Test learning rates within +/- 1.5 orders of magnitude, i.e. from 30 times smaller to 30 times larger learning rates, than the current one.

Get 3 replicates.

### Option 3.

In the situation when the model is likely to overfit, final performance would especially depend on the model's architecture.

* Plot the best validation accuracy vs width of the first dense layer.
* Plot the number of epochs until the best validation accuracy vs width.

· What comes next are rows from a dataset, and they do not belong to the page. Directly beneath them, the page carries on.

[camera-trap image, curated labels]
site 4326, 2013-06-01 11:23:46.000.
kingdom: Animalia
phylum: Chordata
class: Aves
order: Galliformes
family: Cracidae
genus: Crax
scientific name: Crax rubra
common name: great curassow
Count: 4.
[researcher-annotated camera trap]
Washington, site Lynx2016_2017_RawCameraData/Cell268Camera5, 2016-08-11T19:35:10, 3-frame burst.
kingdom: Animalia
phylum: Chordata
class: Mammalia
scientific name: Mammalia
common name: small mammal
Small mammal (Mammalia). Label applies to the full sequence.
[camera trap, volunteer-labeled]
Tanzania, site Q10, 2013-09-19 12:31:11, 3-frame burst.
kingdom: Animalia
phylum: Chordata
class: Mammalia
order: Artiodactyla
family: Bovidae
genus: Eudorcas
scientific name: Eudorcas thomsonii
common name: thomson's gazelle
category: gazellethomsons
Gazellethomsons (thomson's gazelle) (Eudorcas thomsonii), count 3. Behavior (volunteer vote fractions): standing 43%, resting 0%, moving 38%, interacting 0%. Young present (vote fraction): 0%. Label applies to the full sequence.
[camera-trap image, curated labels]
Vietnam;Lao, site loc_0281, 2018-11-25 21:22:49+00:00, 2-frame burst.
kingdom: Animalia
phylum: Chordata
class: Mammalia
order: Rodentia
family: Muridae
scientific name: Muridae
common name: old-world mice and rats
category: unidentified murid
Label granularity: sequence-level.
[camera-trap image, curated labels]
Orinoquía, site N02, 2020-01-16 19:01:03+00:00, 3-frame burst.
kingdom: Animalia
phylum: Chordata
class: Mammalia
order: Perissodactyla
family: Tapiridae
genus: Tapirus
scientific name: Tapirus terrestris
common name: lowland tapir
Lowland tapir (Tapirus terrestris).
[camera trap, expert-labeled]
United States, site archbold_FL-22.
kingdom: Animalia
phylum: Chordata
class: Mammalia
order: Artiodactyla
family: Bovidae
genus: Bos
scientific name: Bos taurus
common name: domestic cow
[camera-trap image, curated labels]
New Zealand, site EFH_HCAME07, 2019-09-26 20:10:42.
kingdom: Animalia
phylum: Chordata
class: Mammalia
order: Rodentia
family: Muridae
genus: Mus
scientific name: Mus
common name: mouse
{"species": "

Test number of features in the first dense layer between 8 and 4096.

Get 3 replicates.

### Option 4.

We tested one model for the backbone of transfer learning. Try other ones (at least 3): https://pytorch.org/vision/stable/models.html.


* Plot the best validation accuracy vs model.
* Plot the number of epochs until the best validation accuracy vs model.
* Does any model generalize to wiki data?

Run 3 replicates for each model. Input size might vary for different models, adjust the crop size accordingly in parameters to `prepare_training_img`.